To do ▸
1. In the report below on walnuts and sperm quality, do the following statements agree with the text? (a) The study lasted 12 weeks and included men aged 21 to 35. (b) The men in the walnut group ate 100 g of walnuts per day. (c) Among the omega-3 fatty acids, ALA was the only one with a significant between-group difference. For each, answer yes or no and quote the words of the text that decide it.
2. Continue the report below on walnuts and sperm quality, picking up after its last sentence.

Supplied text ▸
<<<<

By Sally Robertson, MedWire Reporter
Eating walnuts on a daily basis seems to improve the quality of men's sperm, show study findings.
Men who consumed walnuts each day in addition to their usual diet showed improvements in sperm vitality, motility, and morphology, say Wendie Robbins (University of California, Los Angeles, USA) and team.
The improvements were associated with increases in serum levels of omega-6 fatty acids and the plant source of omega-3 (a-linolenic acid [ALA]), but not with other omega-3 fatty acids, reports the team.
The team's 12-week study of 117 individuals (aged 21-35 years) showed that eating walnuts (75 g/day) in addition to their usual diet significantly increased the men's serum levels of omega-6 and omega-3 fatty acids from baseline, whereas levels remained the same in those who did not add walnuts to their diet.
In addition, the mean change from baseline in sperm vitality was significantly greater in the walnut group, by 5.5%, than in the control group, by 0.5%. Similarly, sperm motility and morphology (normal forms) were also significantly improved, by 5.7% versus 0.53%, and 1.1% versus 0.1.%, respectively.
Further analysis showed that the difference in changes from baseline between the groups were significant for omega-6 and omega-3 fatty acids. However, among the omega-3 fatty acids, the between-group difference was only significant for ALA.

>>>>

Data listing ▸
<<<<

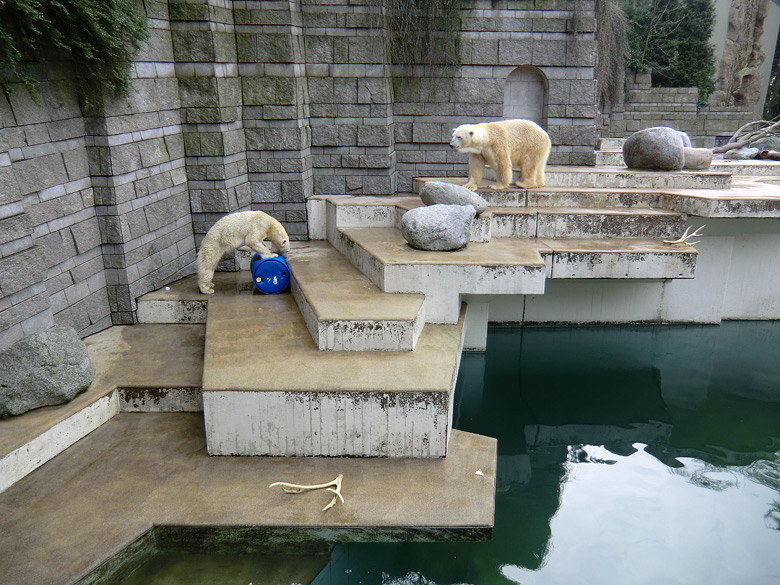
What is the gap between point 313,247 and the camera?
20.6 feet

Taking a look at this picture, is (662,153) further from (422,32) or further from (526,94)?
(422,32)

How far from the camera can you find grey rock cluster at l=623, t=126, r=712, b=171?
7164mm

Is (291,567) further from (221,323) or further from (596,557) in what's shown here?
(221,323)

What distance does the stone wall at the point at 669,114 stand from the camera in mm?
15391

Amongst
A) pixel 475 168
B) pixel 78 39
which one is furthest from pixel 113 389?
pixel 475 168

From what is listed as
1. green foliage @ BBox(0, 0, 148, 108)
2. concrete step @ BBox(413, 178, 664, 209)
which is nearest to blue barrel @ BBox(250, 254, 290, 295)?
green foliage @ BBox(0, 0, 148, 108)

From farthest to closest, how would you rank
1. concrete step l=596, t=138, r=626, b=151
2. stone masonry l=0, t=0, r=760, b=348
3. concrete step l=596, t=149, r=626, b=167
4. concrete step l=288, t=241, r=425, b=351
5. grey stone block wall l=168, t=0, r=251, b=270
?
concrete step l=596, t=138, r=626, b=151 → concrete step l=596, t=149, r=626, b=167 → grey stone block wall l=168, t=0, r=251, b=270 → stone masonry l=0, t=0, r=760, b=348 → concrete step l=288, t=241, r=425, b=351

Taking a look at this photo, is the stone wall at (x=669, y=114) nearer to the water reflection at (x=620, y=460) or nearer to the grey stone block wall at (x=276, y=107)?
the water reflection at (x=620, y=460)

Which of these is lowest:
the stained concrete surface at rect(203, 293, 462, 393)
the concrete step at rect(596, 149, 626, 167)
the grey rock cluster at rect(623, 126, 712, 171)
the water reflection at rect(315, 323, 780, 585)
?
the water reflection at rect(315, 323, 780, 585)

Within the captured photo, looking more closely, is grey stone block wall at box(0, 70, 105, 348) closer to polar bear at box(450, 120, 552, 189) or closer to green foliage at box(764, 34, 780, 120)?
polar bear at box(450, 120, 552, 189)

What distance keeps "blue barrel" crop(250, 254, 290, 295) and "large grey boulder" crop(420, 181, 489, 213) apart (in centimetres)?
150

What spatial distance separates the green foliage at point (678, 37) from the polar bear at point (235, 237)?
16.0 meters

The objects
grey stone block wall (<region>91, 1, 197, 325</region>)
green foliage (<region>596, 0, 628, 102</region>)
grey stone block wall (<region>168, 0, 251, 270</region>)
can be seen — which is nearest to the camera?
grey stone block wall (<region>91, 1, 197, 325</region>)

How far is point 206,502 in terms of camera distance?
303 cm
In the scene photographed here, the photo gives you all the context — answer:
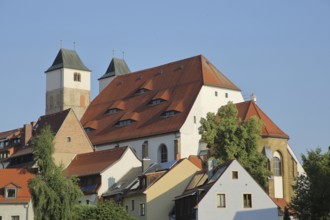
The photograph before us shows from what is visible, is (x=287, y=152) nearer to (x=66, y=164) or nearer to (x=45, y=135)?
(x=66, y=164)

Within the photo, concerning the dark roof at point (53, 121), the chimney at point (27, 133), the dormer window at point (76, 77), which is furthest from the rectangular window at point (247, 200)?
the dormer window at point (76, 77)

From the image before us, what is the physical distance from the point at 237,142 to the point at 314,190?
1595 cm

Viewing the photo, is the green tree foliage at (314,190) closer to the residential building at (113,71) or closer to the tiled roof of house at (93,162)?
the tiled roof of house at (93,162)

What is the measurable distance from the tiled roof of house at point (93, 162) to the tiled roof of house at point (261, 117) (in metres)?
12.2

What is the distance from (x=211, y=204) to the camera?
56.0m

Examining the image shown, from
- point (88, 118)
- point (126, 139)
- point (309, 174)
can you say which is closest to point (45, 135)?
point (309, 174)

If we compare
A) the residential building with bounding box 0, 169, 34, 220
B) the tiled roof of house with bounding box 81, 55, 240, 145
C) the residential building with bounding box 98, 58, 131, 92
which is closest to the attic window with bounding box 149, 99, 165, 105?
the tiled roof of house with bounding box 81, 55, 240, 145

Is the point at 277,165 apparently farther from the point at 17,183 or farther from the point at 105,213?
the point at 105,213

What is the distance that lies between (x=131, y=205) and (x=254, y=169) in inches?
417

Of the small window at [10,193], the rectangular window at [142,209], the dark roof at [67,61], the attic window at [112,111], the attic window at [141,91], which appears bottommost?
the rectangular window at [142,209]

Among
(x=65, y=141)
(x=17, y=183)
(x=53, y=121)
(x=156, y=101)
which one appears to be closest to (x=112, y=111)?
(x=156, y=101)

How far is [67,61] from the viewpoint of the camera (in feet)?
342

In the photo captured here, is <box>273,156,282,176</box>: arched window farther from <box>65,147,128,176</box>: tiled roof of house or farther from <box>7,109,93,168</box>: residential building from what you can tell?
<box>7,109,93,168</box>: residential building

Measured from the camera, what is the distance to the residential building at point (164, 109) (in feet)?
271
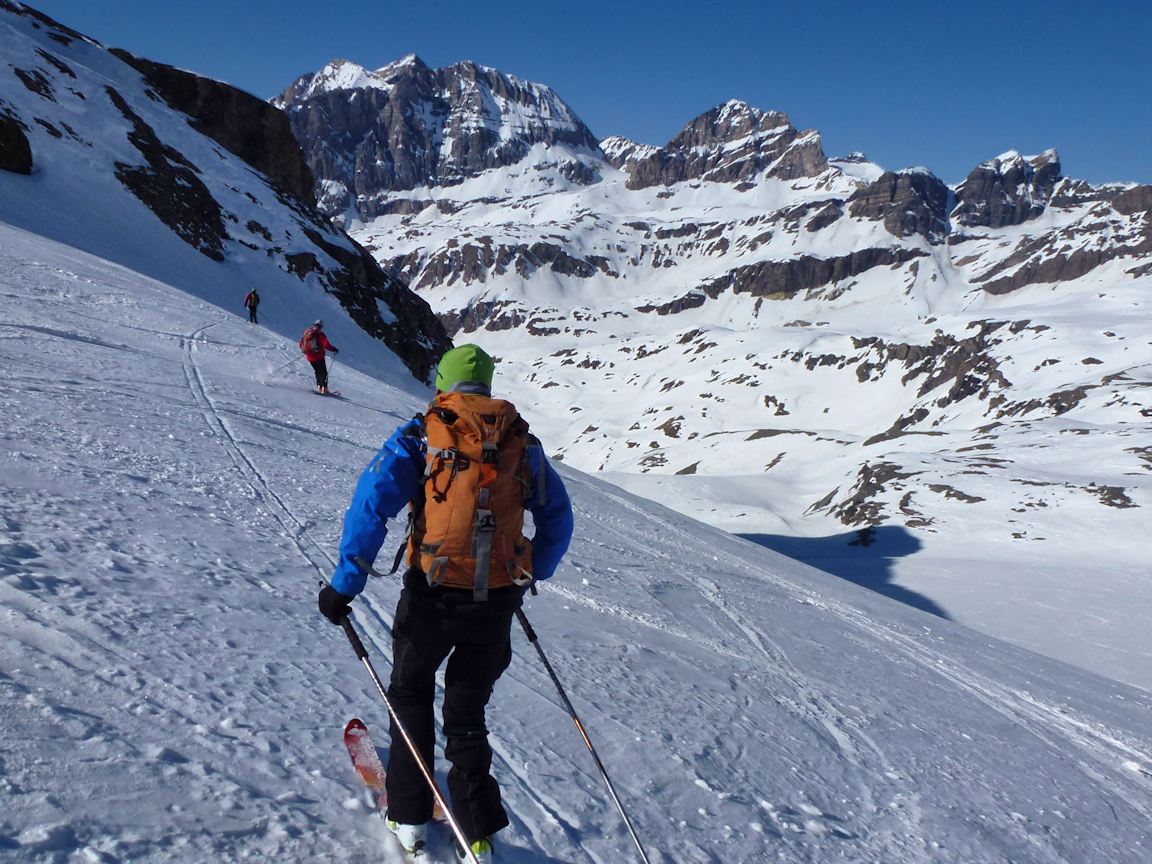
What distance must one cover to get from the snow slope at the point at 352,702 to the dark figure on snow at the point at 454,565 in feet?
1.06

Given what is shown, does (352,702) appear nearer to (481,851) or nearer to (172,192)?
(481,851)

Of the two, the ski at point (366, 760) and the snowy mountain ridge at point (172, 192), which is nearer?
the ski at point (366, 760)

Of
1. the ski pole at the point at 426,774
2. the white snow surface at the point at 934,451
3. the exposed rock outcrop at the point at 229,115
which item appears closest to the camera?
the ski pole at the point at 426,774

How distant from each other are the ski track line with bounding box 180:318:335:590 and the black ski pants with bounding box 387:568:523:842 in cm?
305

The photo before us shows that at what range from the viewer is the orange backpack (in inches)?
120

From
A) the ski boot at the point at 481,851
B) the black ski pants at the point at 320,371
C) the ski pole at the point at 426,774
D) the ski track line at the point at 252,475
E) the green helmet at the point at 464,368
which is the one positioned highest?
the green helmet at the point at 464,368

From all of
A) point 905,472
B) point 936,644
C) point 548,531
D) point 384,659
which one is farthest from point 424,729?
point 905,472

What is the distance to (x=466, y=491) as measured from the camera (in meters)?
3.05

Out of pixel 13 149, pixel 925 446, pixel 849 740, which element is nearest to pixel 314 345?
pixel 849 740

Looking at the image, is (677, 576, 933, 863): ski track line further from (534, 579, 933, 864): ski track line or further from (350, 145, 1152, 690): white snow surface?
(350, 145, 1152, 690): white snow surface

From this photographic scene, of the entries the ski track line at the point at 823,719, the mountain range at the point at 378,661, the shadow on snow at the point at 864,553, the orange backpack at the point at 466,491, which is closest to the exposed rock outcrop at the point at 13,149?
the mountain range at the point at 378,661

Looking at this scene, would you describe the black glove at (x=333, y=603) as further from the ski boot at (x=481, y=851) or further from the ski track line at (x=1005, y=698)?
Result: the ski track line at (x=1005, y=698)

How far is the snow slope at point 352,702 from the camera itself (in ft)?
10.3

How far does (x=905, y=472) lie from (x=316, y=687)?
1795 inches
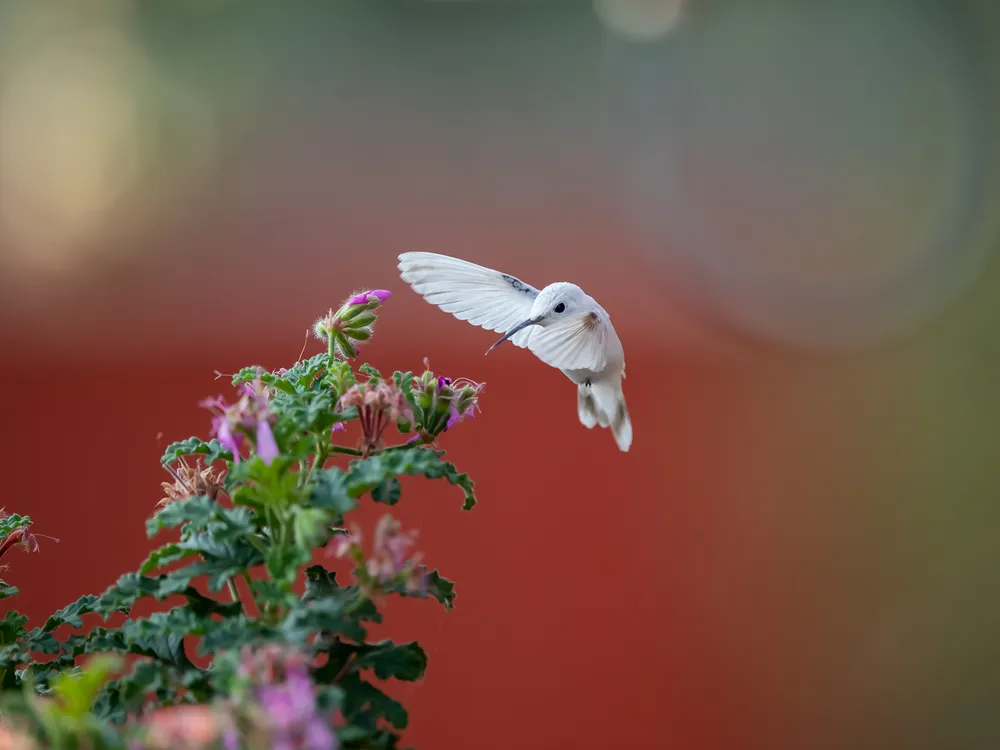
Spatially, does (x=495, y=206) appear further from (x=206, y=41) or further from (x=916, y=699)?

>>>>

Your written answers ▸
1.
(a) Yes: "The team's 12-week study of 117 individuals (aged 21-35 years)"
(b) No: "eating walnuts (75 g/day)"
(c) Yes: "among the omega-3 fatty acids, the between-group difference was only significant for ALA."

2.
Furthermore, sperm aneuploidy was significantly decreased in the walnut group but not in the control group. And sperm ALA was inversely correlated with the proportion of sperm missing a sex chromosome and the percentage of sperm with any numerical chromosomal abnormality.
Writing in Biology of Reproduction, the researchers say that although food has been linked with reproductive success in women, evidence is somewhat lacking for a link with paternal reproductive fitness. "Evidence is particularly limited for men who routinely consume Western-style diets that may lack optimal nutrients and PUFA [polyunsaturated fatty acids] profiles needed for healthy sperm and fertility," they say.
"These findings are consistent with literature showing a distinct change in FA [fatty acid] profiles during sperm maturation and differentiation that are key to cellular functions such as phagocytosis of residual bodies by Sertoli cells affecting sperm morphology and provision of fluidity to sperm membrane for motility," notes the team.